Text
Option 2: QuadTree ⭐ (recommended for in-memory)

Start with the entire world as the root node. Recursively divide each node into 4 quadrants (NW, NE, SW, SE) until a node has ≤ K businesses (e.g., K=100). Leaf nodes contain the actual business locations.

Root (World)
├── NW (Americas)
│   ├── NW (Canada)
│   ├── NE (NE US) → [biz1, biz2, ..., biz87]  (leaf: 87 businesses)
│   ├── SW (SW US)
│   │   ├── NW (Bay Area) → [biz1, ..., biz95]  (leaf)
│   │   ├── NE (Central CA)
│   │   └── ...
│   └── SE (SE US)
├── NE (Europe/Asia)
└── ...

Search algorithm:
1. Start at root, traverse to leaf containing user's location
2. Collect all businesses in that leaf
3. If not enough results (radius extends beyond leaf) → check parent's sibling leaves
4. Continue expanding until enough results found or radius exceeded
5. Filter by actual distance

Building QuadTree: O(N log N), where N = number of businesses
Search: O(log N + M), where M = businesses in result
Memory: 200M businesses × 32 bytes = ~6.4 GB (fits in memory on a single server)
Rebuild: Every night. Incremental updates during the day

Option 3: Google S2 Geometry

Uses a space-filling curve (Hilbert curve) to map 2D space to 1D
Each cell has a 64-bit Cell ID
Minimal cell covering set logic for arbitrary shapes and polygons
More uniform cell sizes than GeoHash
Used by: Google Maps, Foursquare

Option 4: Uber H3 Index

Hexagonal grid system rather than square/rectangular
Hexagons have uniform distance to all 6 immediate neighbors (unlike squares, where diagonal distance is different)

Required action 1
Echo part of the spatial indexing text word for word: begin at the line containing "Building QuadTree: O(N" and stop after "a single server)".
Required action 2
In the spatial indexing text, how often is the QuadTree rebuilt?
Required action 3
Write the next part of the spatial indexing text, picking up after its final line.
The data below has no connection to the spatial indexing text.

Dataset section
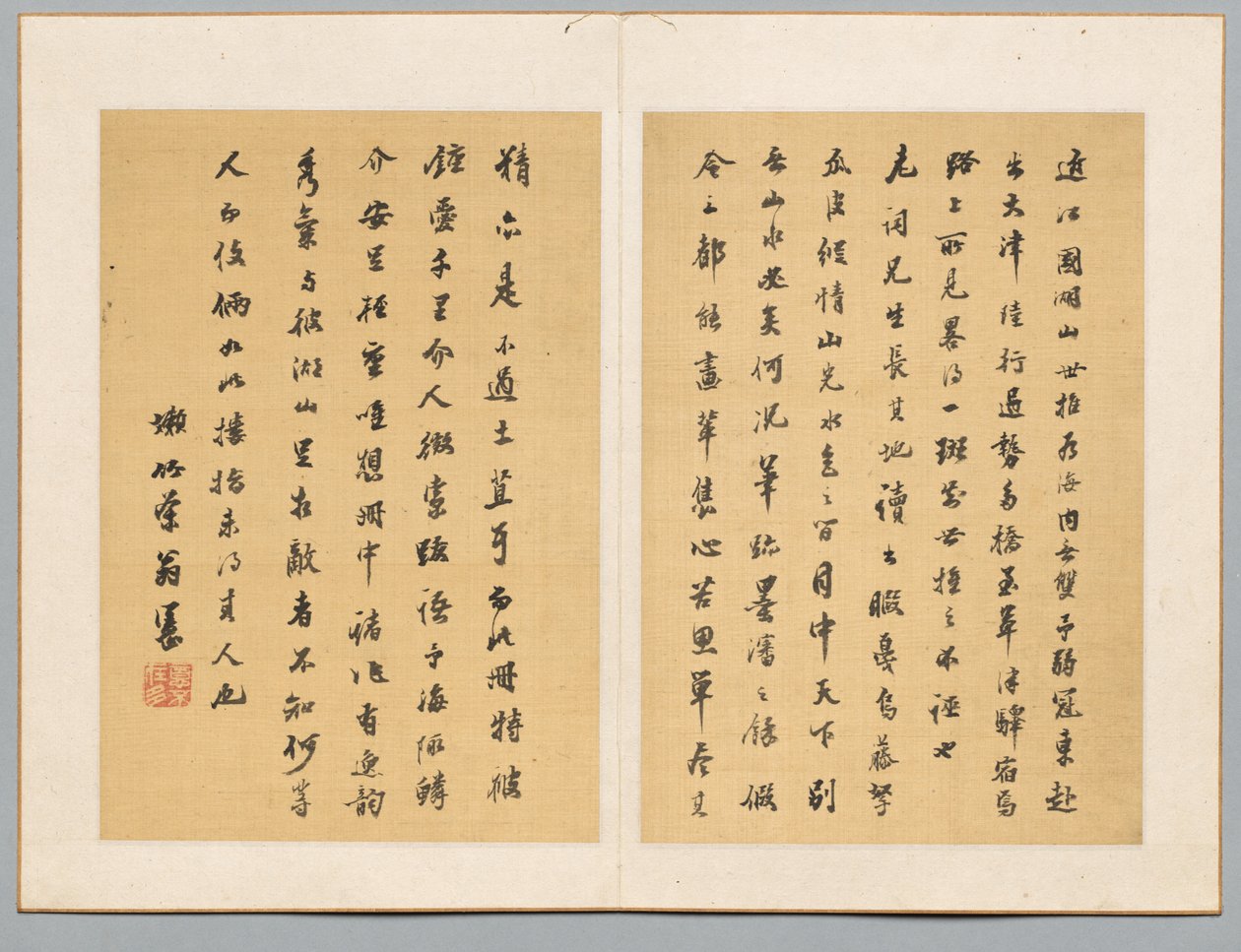 Kaligrafie od Tanomura Chikuden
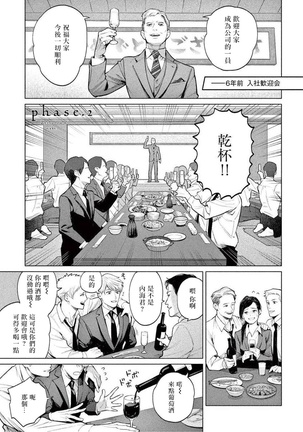 Zetsubou ni Nake | 绝望悲鸣 Ch. 1-4 Page #38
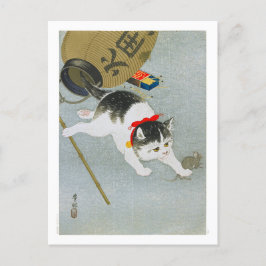 Postal Ukiyoe [Koson] Kitten y Lantern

Task response 1
Building QuadTree: O(N log N), where N = number of businesses
Search: O(log N + M), where M = businesses in result
Memory: 200M businesses × 32 bytes = ~6.4 GB (fits in memory on a single server)

Task response 2
Every night, with incremental updates during the day.

Task response 3
Resolution 9 (~174m edge) for precise tracking; Resolution 7 (~1.2km edge) for surge pricing zones
Finding neighbors is a fast O(1) memory lookup

Proximity Search Service

Receive query: {lat, lng, radius, category, sort_by}
Query geospatial index (QuadTree) for businesses in radius
Filter by category
Rank by sort criteria (distance, rating, relevance)
Enrich with business details from Redis cache (or fallback to MySQL)
Return paginated results

Business Service

CRUD operations for business listings
On create/update → update MySQL → async update geospatial index
Hot business profiles cached in Redis to minimize database loads

Kafka CDC: Incremental QuadTree Updates

Full QuadTree rebuild from MySQL runs nightly (~5 minutes for 200M businesses)
Debezium CDC on MySQL captures row-level changes → publishes to Kafka topic business-changes
QuadTree server consumes changes:
- Insert: Add business to leaf node; if leaf exceeds K=100, split into 4 quadrants
- Update location: Remove from old leaf, insert into new leaf
- Update metadata: Update in-place
- Delete: Remove from leaf node
CDC stream also updates Redis business cache and Redis GeoIndex
Lag: business changes reflected in search within ~2 seconds

Nearby Friends: Real-Time Architecture

Different from business search (businesses are static; friends move)
How it works:
- Each user streams location every 4 seconds via WebSocket
- Location stored in Redis Geo Set (user_locations)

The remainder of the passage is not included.